---- ОТРЫВОК ДЛЯ ЧТЕНИЯ

Венедикт Ерофеев: Человек нездешний - Александр Сенкевич
Шрифт:
Интервал:
Закладка:
Чекисты не единожды приезжали в деревню Мышлино, относящуюся к Петушинскому району Владимирской области, где жила жена Венедикта Васильевича — Валентина Васильевна Ерофеева (в девичестве Зимакова) с сыном Венедиктом и матерью Натальей Кузьминичной. (У его тёщи была дежурная фраза, которую она любила повторять: «Сову видно по походке, а добра молодца по соплям»32). В этой деревне неоднократно появлялся и Венедикт Ерофеев. Первый раз оперативная группа нагрянула в дом его жены вскоре после публикации в Израиле поэмы «Москва — Петушки». Не застав там писателя, приехавшие сыскари перевернули всё в доме кверху дном и ни с чем уехали.

--------
---- ИСХОДНЫЕ ДАННЫЕ

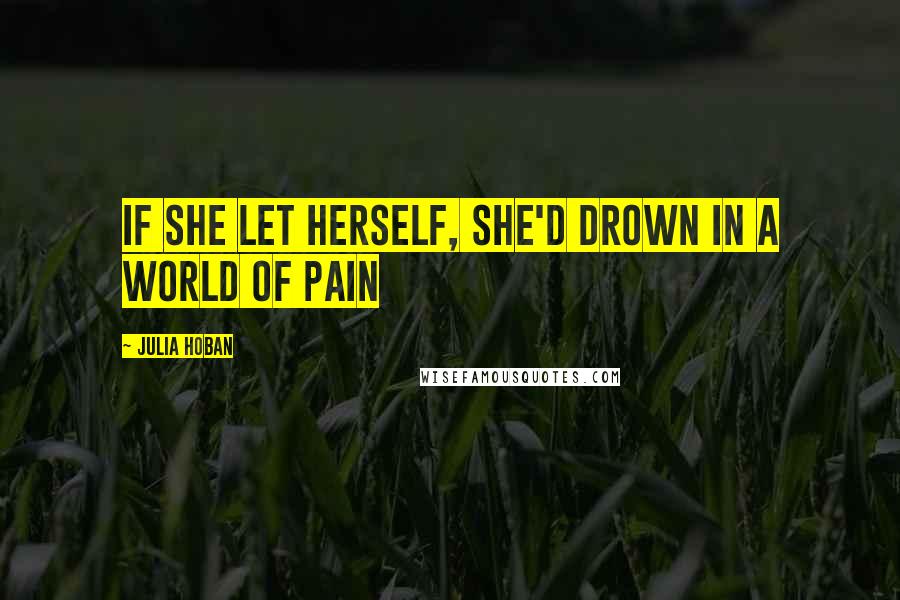 Julia Hoban Quotes: If she let herself, she'd drown in a world of pain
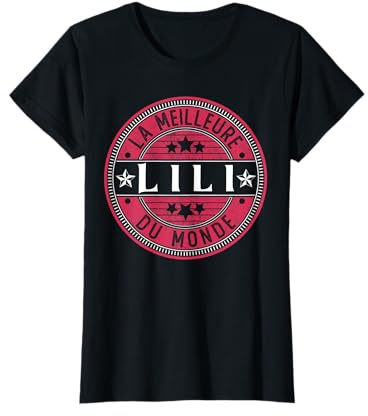 Lili | La Meilleure Lili du Monde | Femmes et filles T-Shirt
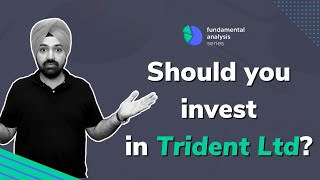 Should you invest in Trident Ltd? | Complete fundamental analysis of Trident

--------

> _ЧТО НУЖНО СДЕЛАТЬ_: Продолжите отрывок о Венедикте Ерофееве, начав сразу после его последнего предложения.

> _РЕЗУЛЬТАТ ЗАДАНИЯ_:
Был другой случай, когда они разминулись с писателем. В то время Венедикт Васильевич находился в Мышлине и поехал в автобусе в Петушки за портвейном. Купив целую авоську бутылок, он возвращался домой, а чекисты, не застав его в избе, ехали на чёрной «Волге» обратно в Петушки и его, сидящего в автобусе, естественно, не заметили.
Тут я с удовольствием расскажу о прочности нравственных устоев деревенских жителей. Как ни трепала и ни перевоспитывала их советская власть, а всё равно убеждение, что негоже на своих стучать, у этих людей осталось. Сельчане на вопросы приехавших незваных гостей, видели ли они Венедикта Ерофеева в деревне, отвечали отрицательно. Короче говоря, не заложили его, что, впрочем, не помешало этим же людям после первого обыска в доме Валентины Васильевны и её матери сторониться ерофеевской семьи, избегать разговоров с ними на почте или в магазине. Загадочна и осторожна крестьянская душа. Но всё же, согласитесь, есть существенное различие между позициями «моя хата с краю» и «бдительным будешь — победу добудешь».
Когда писатель получил постоянное место жительства в Москве, оперативное наблюдение за ним, судя по всему, продолжилось.
Из неизданных блокнотов Венедикта Ерофеева 1979—1980-х годов: «А я уйду на балкон и притворюсь цветочком. Они придут, посмотрят — а это что за цветок на этом вот горшке? Носова со страху скажет что-нибудь не то, вроде “палтус”»33.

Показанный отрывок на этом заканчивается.